As the Docker container technology for Linux begins to take hold and gets the requisite minimum of 100 commercial customers that it takes to be placed on the Magic Quadrant, you can expect Docker to make it into the rankings. Perhaps in 2015.
This year, the new entrant is Chinese IT giant Huawei Technologies, which cooked up its own variant of the Xen hypervisor back in 2011 and which has been selling it along with its systems in its home country as well as in Brazil, Russia, India, and other high-growth markets where it has customers. The FusionSphere hypervisor can have up to 512 VMs on a host server and up to 3,000 VMs in a host cluster. By aggregating clusters, the Huawei setup can span up to 80,000 VMs under one management framework. The Xen implementation can span 160 cores and 2 TB of memory in a physical server, which is good enough to compete with ESXi, Hyper-V, and KVM. Incidentally, Huawei is working on a variant of FusionSphere that is based on the KVM hypervisor so its customers will not be relegated to Xen only, and it would not be at all surprising for Huawei to adopt Linux containers (LXC) or Docker containers (which does more than LXC) as part of the FusionSphere stack.

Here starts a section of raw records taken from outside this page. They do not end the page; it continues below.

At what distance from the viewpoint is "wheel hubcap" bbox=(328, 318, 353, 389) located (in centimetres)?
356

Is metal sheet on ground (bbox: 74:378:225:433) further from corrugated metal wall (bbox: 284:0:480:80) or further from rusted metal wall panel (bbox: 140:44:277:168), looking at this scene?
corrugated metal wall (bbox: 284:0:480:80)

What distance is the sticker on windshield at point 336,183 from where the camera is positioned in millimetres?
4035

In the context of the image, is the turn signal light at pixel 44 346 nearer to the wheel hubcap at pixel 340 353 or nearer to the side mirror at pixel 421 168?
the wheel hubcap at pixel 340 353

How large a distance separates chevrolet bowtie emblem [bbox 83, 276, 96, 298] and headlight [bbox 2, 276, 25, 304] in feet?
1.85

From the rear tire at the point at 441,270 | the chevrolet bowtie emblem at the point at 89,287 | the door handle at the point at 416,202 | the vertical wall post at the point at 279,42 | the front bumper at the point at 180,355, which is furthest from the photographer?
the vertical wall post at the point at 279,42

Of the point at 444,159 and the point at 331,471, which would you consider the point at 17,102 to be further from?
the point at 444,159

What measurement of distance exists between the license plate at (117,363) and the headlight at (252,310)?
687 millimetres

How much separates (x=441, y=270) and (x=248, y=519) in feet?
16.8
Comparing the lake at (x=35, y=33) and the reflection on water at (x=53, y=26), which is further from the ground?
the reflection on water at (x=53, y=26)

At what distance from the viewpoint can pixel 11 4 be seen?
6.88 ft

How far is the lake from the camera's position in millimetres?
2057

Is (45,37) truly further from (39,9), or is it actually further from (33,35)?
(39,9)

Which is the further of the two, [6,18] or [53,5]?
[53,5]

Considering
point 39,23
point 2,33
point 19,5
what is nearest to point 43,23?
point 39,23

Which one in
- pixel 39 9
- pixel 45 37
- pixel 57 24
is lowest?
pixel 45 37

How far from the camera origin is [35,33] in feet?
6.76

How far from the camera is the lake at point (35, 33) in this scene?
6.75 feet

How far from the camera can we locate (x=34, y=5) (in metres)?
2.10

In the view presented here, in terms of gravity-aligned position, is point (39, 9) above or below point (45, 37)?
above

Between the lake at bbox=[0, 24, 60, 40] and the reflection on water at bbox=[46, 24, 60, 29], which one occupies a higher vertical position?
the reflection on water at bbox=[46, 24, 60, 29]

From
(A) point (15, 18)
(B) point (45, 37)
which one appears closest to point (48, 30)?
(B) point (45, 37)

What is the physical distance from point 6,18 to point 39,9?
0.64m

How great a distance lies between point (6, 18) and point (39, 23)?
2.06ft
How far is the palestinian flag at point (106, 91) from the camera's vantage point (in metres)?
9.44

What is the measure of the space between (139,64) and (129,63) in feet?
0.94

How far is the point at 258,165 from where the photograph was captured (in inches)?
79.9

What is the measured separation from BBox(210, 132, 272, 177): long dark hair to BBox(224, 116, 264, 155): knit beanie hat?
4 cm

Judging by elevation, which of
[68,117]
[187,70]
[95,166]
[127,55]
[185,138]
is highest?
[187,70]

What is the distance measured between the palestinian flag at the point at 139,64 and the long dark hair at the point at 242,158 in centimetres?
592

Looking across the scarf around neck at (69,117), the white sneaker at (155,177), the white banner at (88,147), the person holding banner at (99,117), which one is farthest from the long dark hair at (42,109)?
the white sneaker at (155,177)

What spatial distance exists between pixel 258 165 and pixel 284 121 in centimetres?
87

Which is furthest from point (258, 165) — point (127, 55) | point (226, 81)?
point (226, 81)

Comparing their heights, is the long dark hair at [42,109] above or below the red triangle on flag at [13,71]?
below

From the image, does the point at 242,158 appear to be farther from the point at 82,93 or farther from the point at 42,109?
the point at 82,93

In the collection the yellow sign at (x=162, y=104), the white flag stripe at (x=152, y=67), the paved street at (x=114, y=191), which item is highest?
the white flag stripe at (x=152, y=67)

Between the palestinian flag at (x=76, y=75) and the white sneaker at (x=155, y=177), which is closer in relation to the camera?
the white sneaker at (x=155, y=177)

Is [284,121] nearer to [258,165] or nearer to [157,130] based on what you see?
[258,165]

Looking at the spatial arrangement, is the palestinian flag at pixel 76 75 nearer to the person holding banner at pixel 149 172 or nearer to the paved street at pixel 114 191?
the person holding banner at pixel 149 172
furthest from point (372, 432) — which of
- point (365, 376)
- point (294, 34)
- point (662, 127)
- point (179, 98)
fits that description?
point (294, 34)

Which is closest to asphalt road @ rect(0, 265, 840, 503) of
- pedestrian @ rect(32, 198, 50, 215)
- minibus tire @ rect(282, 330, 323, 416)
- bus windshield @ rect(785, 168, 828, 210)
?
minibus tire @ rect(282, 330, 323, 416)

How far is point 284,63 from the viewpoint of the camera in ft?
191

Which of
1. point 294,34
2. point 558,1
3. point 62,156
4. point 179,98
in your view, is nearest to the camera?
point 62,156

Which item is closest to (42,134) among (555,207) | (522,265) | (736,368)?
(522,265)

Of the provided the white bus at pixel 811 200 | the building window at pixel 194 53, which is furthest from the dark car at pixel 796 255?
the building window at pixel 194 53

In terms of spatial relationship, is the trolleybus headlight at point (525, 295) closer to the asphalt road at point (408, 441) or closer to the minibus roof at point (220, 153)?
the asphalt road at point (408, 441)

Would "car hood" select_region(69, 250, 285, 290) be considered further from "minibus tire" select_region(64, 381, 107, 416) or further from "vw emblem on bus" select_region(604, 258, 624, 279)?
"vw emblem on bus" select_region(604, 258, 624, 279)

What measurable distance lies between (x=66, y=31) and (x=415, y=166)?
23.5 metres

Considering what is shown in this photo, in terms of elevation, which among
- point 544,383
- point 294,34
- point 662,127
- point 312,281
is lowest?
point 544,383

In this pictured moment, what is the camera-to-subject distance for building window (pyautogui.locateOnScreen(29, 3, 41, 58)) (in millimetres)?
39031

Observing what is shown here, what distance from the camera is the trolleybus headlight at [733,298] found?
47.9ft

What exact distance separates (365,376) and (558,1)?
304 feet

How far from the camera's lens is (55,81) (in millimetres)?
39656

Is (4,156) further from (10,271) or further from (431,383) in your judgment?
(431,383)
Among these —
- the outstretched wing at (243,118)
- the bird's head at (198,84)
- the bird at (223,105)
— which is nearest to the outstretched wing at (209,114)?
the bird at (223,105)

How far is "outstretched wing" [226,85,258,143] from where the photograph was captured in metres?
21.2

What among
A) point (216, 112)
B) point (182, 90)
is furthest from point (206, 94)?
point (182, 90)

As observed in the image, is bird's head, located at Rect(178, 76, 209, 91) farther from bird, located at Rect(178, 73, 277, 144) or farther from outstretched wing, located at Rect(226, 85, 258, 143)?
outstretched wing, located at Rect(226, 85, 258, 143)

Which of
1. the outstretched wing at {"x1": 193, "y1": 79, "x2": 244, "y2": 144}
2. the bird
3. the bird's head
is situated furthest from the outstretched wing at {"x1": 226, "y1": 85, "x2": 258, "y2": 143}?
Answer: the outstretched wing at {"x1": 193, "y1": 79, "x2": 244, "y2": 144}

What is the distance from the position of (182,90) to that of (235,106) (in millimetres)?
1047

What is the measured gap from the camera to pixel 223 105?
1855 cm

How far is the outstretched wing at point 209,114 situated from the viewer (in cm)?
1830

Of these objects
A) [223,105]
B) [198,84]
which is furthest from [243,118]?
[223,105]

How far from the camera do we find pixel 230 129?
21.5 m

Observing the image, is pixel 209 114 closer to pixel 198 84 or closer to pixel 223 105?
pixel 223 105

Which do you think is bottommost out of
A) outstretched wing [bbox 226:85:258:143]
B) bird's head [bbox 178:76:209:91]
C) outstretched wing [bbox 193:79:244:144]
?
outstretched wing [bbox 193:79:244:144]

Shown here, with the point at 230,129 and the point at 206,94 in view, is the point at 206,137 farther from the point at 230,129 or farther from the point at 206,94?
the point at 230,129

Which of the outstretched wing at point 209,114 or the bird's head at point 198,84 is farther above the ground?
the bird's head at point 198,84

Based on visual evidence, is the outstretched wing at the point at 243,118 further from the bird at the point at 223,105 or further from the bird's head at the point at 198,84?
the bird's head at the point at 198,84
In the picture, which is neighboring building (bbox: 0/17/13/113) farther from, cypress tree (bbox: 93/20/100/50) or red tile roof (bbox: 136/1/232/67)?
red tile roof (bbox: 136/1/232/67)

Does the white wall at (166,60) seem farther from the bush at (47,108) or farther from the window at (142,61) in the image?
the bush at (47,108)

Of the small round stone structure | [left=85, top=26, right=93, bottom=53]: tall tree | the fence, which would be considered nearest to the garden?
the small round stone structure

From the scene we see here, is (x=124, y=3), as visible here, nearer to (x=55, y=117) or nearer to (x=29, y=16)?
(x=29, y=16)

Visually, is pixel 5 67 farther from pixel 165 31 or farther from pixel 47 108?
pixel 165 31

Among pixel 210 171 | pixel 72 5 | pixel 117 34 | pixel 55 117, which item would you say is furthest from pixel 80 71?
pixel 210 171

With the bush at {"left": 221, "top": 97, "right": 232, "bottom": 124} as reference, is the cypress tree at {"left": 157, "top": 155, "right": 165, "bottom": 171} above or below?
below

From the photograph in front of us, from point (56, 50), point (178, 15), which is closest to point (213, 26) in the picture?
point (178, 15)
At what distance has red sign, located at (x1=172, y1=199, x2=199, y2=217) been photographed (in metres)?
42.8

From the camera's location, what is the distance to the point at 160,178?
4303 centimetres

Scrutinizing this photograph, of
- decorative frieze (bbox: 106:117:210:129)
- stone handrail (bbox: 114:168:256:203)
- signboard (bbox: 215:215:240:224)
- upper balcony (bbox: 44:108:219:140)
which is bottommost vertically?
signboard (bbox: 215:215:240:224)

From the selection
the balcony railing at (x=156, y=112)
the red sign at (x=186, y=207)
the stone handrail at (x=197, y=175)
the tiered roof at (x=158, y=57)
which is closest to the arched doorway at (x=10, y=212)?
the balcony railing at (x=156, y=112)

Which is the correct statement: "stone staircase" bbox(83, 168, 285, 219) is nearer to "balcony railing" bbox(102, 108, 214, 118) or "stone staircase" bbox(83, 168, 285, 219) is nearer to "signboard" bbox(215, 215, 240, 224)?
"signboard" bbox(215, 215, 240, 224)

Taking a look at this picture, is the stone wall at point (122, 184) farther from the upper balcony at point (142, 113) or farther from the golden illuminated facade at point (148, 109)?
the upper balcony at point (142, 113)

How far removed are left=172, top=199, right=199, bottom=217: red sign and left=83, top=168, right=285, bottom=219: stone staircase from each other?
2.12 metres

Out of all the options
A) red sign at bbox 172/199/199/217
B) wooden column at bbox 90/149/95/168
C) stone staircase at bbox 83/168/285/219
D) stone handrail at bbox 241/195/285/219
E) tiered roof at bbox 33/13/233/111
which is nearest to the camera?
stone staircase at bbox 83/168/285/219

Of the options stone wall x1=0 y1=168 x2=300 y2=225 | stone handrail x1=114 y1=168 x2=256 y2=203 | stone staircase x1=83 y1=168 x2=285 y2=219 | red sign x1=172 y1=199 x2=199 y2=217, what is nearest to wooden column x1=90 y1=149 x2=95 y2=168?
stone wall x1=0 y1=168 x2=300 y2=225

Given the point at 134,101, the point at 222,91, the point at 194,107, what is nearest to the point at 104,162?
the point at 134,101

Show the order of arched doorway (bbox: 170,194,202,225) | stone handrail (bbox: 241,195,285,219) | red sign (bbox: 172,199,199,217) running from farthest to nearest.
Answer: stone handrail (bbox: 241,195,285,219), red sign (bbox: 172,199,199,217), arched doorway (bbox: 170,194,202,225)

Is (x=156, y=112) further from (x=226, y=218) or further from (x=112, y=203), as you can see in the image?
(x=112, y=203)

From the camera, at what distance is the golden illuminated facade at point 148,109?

Citrix Systems has breathed some life back into the XenServer commercial variant of Xen, particularly by completely opening up all parts of the XenServer 6.2 stack last summer. But a number of important System Center interoperability features that were part of XenServer as well as others that allowed Citrix to compete head-to-head with offerings from Microsoft and VMware have been deprecated. Citrix is now more interested in tuning up XenServer to better support CloudPlatform, the commercial-grade version of the CloudStack cloud controller, and getting it to be the preferred hypervisor for its own XenDesktop desktop virtualization tools. XenServer has the virtue of being free to license, but customers do have to pay for support contracts.
Parallels is interesting in that it offers server virtualization in the form of both containers and a hypervisor with its two products, Parallels Containers and Parallels Server Bare Metal, that can support either Windows or Linux instances. This is one of the reasons why the Parallels tools continue to be popular with service providers.
Red Hat is making progress in the commercialization of KVM, but it has yet to break into the upper right quadrant. Red Hat cannot take on VMware directly, but has aligned KVM with the OpenStack cloud controller and its own middleware and management tools and will likely see strong adoption of KVM in greenfield cloud installations. The large installed base of Red Hat Enterprise Linux should also push adoption of KVM, but a lot of RHEL workloads run in bare metal mode. Garner estimates that somewhere between 70 to 75 percent of all Windows workloads have been virtualized, but only about 45 percent of Linux workloads have been. Some companies that have avoided hypervisors because of the overhead penalty will be more inclined to bare metal or look to tools such as LXC or Docker containers that have much lower performance overhead and lower cost compared to a full-on hypervisor like Red Hat Enterprise Virtualization.